• _Short exercise_:
Change "camera" to "viewer" in the items, starting at the line that contains "From what is" and running through the line that contains "2934 millimetres", then write out only those lines with nothing else altered.

• _Data in this exercise_:
◆ ◆ ◆

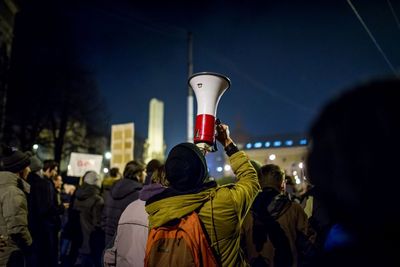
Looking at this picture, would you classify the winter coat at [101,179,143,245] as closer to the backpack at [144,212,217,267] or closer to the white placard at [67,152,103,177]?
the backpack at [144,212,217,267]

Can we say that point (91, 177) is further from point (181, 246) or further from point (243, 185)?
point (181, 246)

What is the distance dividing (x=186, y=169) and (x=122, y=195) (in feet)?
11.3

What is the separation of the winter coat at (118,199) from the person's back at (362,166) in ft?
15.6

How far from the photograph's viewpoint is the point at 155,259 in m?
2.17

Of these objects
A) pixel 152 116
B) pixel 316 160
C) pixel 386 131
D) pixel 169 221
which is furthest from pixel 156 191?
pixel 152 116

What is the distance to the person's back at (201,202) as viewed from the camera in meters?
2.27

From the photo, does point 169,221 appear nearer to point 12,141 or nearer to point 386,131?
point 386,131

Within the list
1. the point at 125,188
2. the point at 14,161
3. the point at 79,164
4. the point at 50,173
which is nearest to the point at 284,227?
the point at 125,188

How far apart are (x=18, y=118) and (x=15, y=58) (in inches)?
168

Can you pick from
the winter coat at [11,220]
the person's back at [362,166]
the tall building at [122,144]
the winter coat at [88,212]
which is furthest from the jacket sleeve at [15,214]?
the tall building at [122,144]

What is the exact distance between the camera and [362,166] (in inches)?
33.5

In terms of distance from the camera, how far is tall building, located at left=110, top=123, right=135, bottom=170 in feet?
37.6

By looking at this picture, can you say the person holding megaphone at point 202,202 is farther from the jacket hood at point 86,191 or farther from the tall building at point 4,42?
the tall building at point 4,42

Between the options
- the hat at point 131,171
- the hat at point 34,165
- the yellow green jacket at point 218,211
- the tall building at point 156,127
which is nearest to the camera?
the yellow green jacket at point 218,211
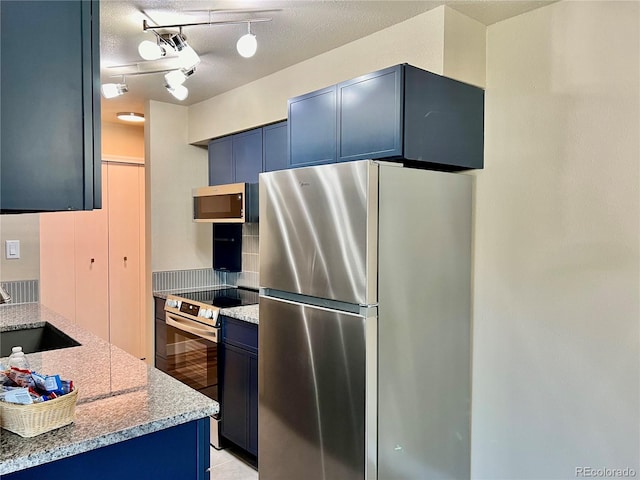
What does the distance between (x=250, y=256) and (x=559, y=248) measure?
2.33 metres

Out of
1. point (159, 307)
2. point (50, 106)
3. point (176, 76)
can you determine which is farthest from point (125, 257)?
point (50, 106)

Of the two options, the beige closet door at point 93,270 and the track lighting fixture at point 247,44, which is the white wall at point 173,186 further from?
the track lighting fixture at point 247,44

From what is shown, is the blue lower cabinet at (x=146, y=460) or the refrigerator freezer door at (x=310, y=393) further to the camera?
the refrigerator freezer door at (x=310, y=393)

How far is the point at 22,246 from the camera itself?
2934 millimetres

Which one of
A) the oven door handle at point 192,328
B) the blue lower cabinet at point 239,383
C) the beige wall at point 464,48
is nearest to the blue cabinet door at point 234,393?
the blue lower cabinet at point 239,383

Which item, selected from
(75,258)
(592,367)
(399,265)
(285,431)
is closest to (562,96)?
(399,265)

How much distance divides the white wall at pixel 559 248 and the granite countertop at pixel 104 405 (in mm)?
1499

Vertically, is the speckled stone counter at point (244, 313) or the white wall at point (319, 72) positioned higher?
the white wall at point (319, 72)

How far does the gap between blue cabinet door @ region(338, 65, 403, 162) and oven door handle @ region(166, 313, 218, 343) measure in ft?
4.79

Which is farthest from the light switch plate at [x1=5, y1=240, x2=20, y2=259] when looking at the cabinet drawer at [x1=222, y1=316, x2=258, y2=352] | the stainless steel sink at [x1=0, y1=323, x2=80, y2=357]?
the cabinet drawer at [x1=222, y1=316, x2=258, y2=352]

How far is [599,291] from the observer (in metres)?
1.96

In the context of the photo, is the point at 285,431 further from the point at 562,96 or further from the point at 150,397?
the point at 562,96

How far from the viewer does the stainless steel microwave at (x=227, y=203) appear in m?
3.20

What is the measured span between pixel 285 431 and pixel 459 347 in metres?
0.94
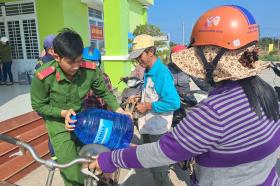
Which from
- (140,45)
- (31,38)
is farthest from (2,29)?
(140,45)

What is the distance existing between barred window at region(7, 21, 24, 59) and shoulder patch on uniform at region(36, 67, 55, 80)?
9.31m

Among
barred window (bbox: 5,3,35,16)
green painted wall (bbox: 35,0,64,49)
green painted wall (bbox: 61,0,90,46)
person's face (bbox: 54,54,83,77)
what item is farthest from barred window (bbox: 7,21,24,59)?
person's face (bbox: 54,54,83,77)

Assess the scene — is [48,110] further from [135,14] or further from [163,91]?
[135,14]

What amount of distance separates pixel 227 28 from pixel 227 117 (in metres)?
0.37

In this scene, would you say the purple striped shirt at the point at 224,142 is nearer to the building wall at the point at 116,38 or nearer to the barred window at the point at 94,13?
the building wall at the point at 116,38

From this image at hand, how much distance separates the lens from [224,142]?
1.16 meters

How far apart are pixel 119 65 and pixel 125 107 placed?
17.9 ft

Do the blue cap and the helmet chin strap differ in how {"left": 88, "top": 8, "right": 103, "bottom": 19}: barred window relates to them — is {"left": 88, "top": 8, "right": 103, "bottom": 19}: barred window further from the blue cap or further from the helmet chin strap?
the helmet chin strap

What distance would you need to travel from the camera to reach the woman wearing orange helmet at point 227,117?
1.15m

◆ ◆ ◆

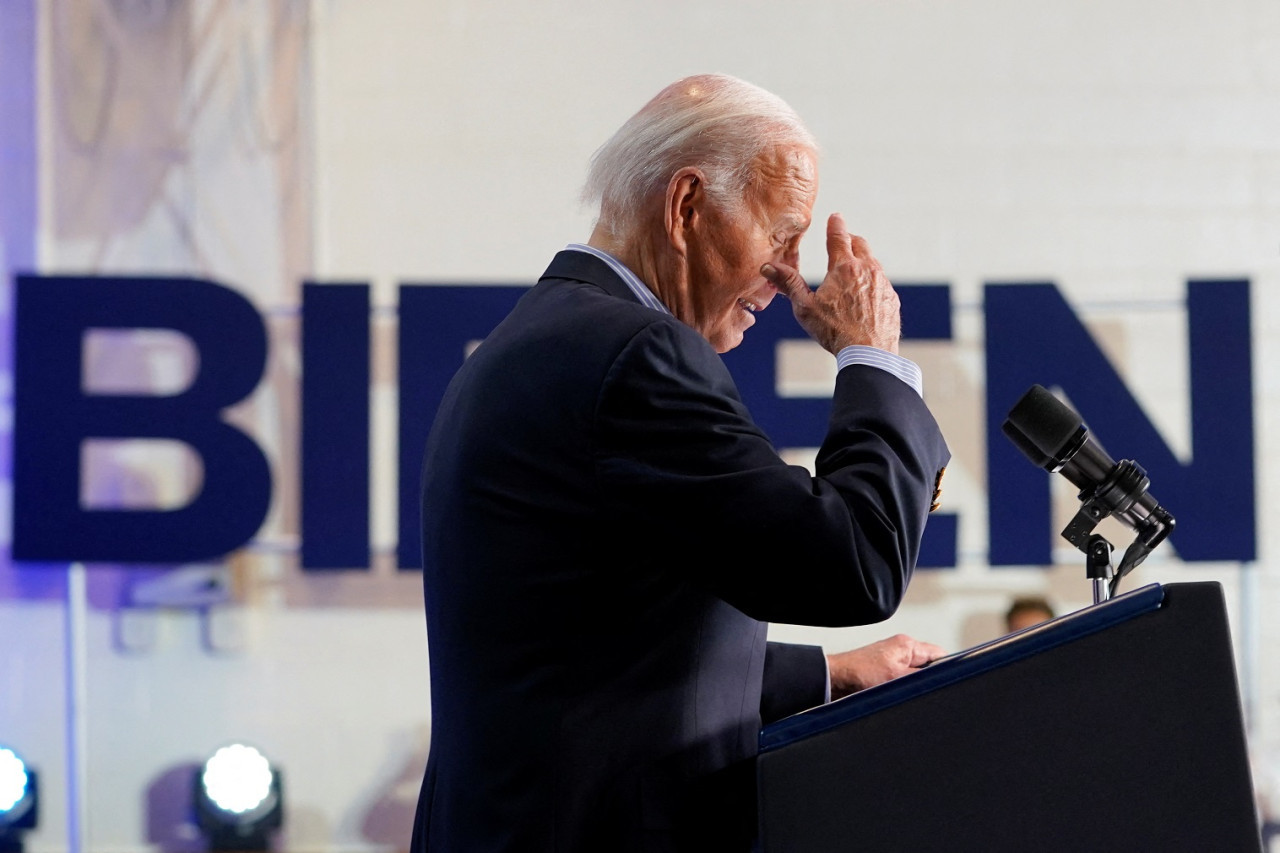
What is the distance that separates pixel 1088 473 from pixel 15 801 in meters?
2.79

◆ ◆ ◆

• _Solution below_:
From what is shown, is the blue lower cabinet at (x=146, y=460) or the refrigerator freezer door at (x=310, y=393) further to the viewer?
the refrigerator freezer door at (x=310, y=393)

How far is the point at 22,246 from the viewer itself?
2934 millimetres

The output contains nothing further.